GOOD TIME
Josh e Benny Safdie
EUA, 2017, 101', M/16
FICHA TÉCNICA
Realização: Ben Safdie
e Joshua Safdie
Argumento: Ronald Bronstein e Josh Safdie
Montagem: Ronald Bronstein e Benny Safdie
Imagem: Sean Price Williams
Música: Daniel Lopatin
Interpretação: Robert
Pattinson, Jennifer Jason Leigh, Barkhad Abdi
Origem: EUA
Ano: 2017
Duração: 101’
FESTIVAIS E PRÉMIOS
Festival de Cannes - Selecção Oficial
CRÍTICA
Já tínhamos
saudades de filmes assim, com assaltos a bancos a darem para o torto e
correrias loucas de bandidos vulneráveis, com o ponto de vista da câmara sempre
a incidir não no poder, não na polícia e no paternalismo, mas em quem os
desafia, do primeiro ao último fotograma — e com uma fé inabalável num cinema
de género capaz de entreter e comover em simultâneo. Josh e Benny Safdie, manos
de Nova Iorque nascidos nos eighties, autores que nos habituámos a seguir há
uma dúzia de anos desde as primeiras curtas (são conhecidos cá pelo saudoso
"Vão-me Buscar Alecrim", de 2009), mostraram em Cannes, em maio
passado, este filme vibrante em que se sente que cada segundo de vida é
realmente vivido como se fosse o último.
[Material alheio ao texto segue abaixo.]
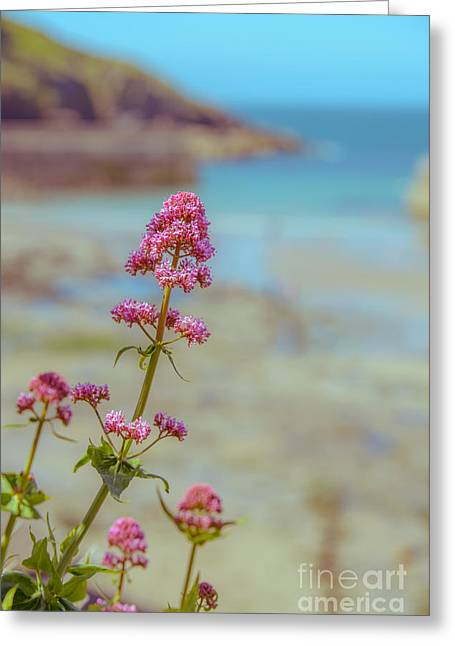 Red Valarian At Port Isaac Greeting Card by Amanda And Christopher Elwell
Ter Nova Iorque como pano de fundo
ajuda e os Safdie conhecem-na como a palma das mãos. Rodado em Manhattan e nos
seus arrabaldes fervilhantes e nada turísticos (a norte, em Queens, onde os
Safdie cresceram), "Good Time" é também um filme de imersão na cidade
agreste, suja e dura tal como certos heist
movies da Nova Hollywood ali se fizeram no século que passou, dos anos 70 e
80 de Lumet e de Scorsese aos diabólicos anos 90 de Abel Ferrara e nesse
sentido, é coisa bastante oldfashioned, a contracorrente dos thrillers
asseados que os EUA produzem hoje.
À nossa frente,
quase desde o primeiro plano, surge-nos Connie Nikas, que acaba de sair da
choça nesse "good time" irónico do título — jargão americano que, em
linguagem para condenados, significa liberdade condicional. Cara de poucos amigos,
blusão encarnado desportivo e gorro sobre boné para não dar nas vistas, Connie
tem um irmão mais novo, Nick Nikas. Pouco ou nada vamos saber do passado deles,
se outros laços de sangue existem ainda no mundo além dos que os unem — e que
Josh e Benny vão na ficção testar ao limite. Sabemos, sim, que Nick sofre de um
distúrbio emocional que lhe exige atenção médica. Mas Connie tem outros planos,
quer arrancar o irmão dos hospitais, das salas de psiquiatria, dos jogos de
palavras e de associações que lhe recordam a avó e a infância. Num ápice, surge
um assalto a um banco (um dos mais eficazes de que me lembro no cinema, em que
a ameaça é só sugestão), é preciso dólares para 'cavar' dali. Deste salto
brusco, em montagem de nervo, caímos noutro: o golpe corre mal, Nick é
apanhado, apanha uma tareia e vai parar ao hospital. Mais não se conta...
Em Cannes,
falámos com os Safdie, à velocidade deles, isto é, a 100 à hora, como no filme.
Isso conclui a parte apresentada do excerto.